Platicaba con las Mafaldas hace unas semanas y les decía que cuando pienso en la muerte, lo único que me queda claro es que no hay forma de sacarle: va a llegar y es un hecho que no puedo cambiar, así que intento mostrar buena cara o al menos no una de pavor. Según dije ese día, había llegado a la conclusión de que no tengo miedo de morir. No es cierto, no sé en qué momento se me ocurrió decir tal mentira. O tal vez debí aclarar que no tengo miedo de morir siempre que sea de muerte natural y no en un accidente o en medio de un tiroteo.
La semana pasada leí varias notas sobre el narcotráfico y sus prácticas. Escuché sobre secuestros, casas de seguridad, amigos que cierran sus negocios, asaltos, armas, drogas, muerte, amenazas, extorsiones, etc. Luego encontré el nombre de un amigo y la fotografía del café que maneja en uno de los lugares más apacibles de la ciudad. Recibió una amenaza: tenía que vender la droga que le dejaban y pagar en unos días al mensajero. Mi papá me cuenta que asaltaron todas las sucursales del negocio en el que trabaja; el dueño acaba de traspasarlo por una mínima cantidad, ya no quiere saber nada. Me cuentan de una amiga que le habló a su esposo del celular mientras lloraba para contarle que frente a ella acababan de matar a alguien y que tenían la calle cerrada. El colmo fue el señor que caminaba frente a la casa el sábado por la noche y se acercó para compartir algo de su locura. Entre frases inconexas contó sobre cómo mató a su hijo con una cuerno de chivo, habló de sicarios que llegaban a una bodega, repitió algunos diálogos que parecían de una mala película de gángsters, órdenes de matar a la gente, habló de encerrarlos, de dinero, de muerte y dijo que el baño del fondo olía a sangre porque ahí los habian matado a todos. Después de un rato continuó su camino. Nunca vamos a saber qué tanto había de cierto en todo lo que dijo.

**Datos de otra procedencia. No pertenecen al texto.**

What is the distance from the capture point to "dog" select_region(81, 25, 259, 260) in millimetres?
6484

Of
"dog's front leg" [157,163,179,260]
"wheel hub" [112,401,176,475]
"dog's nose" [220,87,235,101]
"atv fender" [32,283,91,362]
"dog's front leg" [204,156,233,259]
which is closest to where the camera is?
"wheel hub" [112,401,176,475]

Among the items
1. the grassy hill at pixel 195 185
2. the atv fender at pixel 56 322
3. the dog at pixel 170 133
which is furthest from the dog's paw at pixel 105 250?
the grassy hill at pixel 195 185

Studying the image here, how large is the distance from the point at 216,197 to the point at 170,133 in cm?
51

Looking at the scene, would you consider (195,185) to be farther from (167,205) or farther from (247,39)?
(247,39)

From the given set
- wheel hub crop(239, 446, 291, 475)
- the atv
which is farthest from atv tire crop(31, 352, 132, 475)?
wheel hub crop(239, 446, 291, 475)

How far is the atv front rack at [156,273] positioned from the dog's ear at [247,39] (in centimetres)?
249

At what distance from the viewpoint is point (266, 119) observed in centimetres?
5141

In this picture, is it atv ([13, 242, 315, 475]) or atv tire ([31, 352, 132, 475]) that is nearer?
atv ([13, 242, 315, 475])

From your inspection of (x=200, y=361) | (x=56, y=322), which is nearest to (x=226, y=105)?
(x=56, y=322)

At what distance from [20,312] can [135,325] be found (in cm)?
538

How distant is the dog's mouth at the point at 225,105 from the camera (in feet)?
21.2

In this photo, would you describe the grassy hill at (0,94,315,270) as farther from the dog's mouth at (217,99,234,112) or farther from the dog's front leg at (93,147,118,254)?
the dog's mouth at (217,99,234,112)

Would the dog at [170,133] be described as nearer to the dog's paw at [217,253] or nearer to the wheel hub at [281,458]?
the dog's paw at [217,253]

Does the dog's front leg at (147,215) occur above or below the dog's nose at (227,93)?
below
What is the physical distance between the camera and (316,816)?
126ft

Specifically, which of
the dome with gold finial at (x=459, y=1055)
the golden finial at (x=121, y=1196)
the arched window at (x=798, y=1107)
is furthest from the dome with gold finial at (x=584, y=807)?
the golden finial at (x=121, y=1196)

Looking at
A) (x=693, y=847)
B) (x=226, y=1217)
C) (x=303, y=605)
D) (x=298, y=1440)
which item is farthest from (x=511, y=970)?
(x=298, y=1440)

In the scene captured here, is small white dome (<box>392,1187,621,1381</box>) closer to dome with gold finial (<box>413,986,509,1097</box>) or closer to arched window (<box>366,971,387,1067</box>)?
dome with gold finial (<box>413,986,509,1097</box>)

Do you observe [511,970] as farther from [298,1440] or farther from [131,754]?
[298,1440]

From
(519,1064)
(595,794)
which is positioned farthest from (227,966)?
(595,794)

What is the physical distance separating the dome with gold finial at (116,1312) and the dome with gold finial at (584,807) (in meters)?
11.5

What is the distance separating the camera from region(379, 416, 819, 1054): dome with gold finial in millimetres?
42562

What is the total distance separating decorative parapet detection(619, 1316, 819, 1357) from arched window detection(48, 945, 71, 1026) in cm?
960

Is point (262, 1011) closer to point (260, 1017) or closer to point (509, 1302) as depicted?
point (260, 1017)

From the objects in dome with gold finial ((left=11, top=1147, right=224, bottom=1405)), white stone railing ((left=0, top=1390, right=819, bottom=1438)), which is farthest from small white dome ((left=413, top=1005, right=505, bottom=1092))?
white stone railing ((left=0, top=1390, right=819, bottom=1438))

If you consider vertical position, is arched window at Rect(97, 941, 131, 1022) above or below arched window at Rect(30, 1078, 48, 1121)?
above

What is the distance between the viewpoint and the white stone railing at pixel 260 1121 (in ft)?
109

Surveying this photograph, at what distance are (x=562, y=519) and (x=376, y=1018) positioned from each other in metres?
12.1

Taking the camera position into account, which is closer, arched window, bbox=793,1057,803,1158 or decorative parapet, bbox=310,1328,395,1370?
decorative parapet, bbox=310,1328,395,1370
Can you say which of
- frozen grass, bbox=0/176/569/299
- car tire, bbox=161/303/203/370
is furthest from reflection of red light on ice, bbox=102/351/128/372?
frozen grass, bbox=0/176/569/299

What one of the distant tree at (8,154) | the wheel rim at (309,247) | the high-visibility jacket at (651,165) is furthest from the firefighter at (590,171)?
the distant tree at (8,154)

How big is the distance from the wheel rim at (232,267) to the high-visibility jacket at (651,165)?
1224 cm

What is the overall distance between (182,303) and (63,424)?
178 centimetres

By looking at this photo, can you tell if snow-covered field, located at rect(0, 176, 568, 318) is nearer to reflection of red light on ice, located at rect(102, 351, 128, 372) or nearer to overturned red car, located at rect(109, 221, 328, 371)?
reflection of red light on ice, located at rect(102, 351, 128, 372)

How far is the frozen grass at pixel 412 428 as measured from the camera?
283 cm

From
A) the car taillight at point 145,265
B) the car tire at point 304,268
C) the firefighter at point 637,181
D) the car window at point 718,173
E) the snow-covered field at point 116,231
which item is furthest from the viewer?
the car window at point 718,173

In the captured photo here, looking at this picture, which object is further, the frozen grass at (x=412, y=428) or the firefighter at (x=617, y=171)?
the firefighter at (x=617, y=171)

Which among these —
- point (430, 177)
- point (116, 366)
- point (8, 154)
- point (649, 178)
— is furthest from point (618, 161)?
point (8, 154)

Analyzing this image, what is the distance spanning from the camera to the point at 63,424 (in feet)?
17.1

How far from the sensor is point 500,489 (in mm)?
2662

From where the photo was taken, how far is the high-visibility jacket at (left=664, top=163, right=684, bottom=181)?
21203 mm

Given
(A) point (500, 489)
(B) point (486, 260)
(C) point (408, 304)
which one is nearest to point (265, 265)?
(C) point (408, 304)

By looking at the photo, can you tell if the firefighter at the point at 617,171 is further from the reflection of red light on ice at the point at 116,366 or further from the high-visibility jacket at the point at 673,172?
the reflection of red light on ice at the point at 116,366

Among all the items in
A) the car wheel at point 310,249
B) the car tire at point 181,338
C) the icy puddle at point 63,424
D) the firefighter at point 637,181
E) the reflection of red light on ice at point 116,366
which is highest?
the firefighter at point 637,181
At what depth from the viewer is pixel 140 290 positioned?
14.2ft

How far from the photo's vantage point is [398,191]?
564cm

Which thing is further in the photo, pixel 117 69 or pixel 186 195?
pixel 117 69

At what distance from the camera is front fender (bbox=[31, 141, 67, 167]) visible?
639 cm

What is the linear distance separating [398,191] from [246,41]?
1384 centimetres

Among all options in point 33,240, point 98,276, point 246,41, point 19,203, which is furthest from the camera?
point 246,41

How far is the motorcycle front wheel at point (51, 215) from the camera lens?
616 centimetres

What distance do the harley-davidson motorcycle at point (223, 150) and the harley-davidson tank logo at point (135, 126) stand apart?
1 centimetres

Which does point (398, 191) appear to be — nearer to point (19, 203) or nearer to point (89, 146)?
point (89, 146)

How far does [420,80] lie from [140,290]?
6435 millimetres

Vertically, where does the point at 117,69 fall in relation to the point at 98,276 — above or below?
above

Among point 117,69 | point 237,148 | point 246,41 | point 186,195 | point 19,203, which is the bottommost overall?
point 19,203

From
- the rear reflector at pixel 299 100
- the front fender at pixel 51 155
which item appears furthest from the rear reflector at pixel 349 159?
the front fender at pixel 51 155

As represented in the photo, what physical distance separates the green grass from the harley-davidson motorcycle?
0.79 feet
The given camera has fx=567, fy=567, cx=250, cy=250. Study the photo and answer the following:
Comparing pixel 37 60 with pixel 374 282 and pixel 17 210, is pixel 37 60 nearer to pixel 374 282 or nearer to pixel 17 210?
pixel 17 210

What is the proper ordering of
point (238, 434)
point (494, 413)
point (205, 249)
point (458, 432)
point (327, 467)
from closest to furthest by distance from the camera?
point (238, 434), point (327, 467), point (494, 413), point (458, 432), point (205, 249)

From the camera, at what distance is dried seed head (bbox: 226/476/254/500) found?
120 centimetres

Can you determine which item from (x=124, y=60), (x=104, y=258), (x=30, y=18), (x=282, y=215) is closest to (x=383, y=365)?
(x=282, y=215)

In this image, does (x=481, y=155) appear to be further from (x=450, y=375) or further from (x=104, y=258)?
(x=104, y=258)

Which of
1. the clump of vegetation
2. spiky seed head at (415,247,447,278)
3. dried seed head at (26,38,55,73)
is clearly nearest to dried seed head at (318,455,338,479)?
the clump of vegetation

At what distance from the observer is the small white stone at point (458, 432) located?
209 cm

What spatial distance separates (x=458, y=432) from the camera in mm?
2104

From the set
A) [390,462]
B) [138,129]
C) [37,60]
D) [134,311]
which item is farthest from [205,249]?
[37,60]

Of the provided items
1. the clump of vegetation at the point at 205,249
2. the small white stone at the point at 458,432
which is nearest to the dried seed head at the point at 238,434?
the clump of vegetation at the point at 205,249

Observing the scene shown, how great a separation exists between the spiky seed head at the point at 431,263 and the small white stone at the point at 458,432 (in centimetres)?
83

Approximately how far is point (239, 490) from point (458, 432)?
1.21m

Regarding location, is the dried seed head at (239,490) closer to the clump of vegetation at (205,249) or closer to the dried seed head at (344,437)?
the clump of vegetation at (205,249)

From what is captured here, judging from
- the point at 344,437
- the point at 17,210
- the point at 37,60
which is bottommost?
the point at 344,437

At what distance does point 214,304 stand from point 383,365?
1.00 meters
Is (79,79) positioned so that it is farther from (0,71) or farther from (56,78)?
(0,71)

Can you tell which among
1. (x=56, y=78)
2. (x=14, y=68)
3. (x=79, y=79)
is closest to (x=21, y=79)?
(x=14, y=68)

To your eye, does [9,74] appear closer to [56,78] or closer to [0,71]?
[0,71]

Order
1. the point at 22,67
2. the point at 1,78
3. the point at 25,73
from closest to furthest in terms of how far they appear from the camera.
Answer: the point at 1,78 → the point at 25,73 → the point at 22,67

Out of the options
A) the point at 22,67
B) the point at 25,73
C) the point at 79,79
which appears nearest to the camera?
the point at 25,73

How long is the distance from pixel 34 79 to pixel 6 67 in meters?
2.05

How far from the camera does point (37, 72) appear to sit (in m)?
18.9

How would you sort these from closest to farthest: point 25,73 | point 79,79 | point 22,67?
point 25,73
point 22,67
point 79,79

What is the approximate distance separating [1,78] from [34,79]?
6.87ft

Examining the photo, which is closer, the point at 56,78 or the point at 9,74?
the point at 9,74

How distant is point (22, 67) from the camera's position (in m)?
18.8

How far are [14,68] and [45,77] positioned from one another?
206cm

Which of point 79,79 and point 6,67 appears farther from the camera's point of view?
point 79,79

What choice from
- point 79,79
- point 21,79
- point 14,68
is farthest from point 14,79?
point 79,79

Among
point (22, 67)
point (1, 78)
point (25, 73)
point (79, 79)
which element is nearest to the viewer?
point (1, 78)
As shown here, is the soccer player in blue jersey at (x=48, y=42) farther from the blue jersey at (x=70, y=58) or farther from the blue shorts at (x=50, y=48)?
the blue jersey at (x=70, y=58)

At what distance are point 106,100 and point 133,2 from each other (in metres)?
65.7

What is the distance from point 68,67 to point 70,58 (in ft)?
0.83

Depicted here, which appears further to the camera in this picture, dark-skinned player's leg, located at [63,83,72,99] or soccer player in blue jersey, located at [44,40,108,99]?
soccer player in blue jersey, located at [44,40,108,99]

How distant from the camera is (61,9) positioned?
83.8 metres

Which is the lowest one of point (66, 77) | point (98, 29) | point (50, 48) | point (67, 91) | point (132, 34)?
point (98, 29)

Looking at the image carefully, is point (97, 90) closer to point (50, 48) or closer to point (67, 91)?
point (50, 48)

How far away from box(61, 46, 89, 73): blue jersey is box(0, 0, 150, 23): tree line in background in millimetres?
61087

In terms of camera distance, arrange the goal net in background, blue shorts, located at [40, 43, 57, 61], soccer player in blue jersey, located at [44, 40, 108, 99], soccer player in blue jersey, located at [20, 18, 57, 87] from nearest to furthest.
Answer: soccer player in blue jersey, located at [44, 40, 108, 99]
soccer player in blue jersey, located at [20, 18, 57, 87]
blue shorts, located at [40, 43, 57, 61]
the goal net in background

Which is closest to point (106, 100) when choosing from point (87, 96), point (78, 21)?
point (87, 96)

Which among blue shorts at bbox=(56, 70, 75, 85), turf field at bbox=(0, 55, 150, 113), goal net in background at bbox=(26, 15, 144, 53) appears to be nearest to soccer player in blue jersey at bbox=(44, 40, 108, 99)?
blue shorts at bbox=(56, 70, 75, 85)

Tal vez, esa fue la causa por la que ayer no pude terminar de comer. Entré en ese restaurante de mariscos con el estómago vacío y con ganas de probar un poco de todo. Hasta que me senté y vi que en la mesa de al lado un grupo de policías departía amablemente junto con algunos comensales con cara de pocos amigos. Intenté concentrarme en el cóctel, en los callos que tenía frente a mí, en su delicioso sabor, en la salsa, en el clamato, los callos, sí, eran enormes y estaban frescos y deliciosos. En vano, no pude terminar. Pedí la cuenta y salí a la calle. Eso está mal. No puede ser que haya dejado más del a mitad de los callos. El taxista me cuenta que muchos de sus compañeros dejan el oficio después de que les meten un susto. Yo le pido que vayamos al hotel por mis cosas y me lleve al aeropuerto.
2 comentarios:
...Y no es película...¿o sí? ...yo no distingo bien cuando es noticia o cuando es película ...y nadie nos preguntó si queriamos estar en el reparto como actores secundarios para representar a víctimas colaterales. ¿Y este nuevo estilo de vida se globaliza? Mal, muy mal.
Desafortunadamente no es película, Coyote, y parece que cada día se parece más a la vida cotidiana y que la población de un país entero (o muchos países) debe pagar por las negociaciones entre un grupo de narcopolíticos y otro.
Me pregunto qué pasaría si EU legaliza el consumo de drogras y México asume que es su proveedor oficial y legaliza la siembra y comercialización con ISO9001, uso de hidriponia y certificación de que "ninguna persona sufrió violencia en el proceso".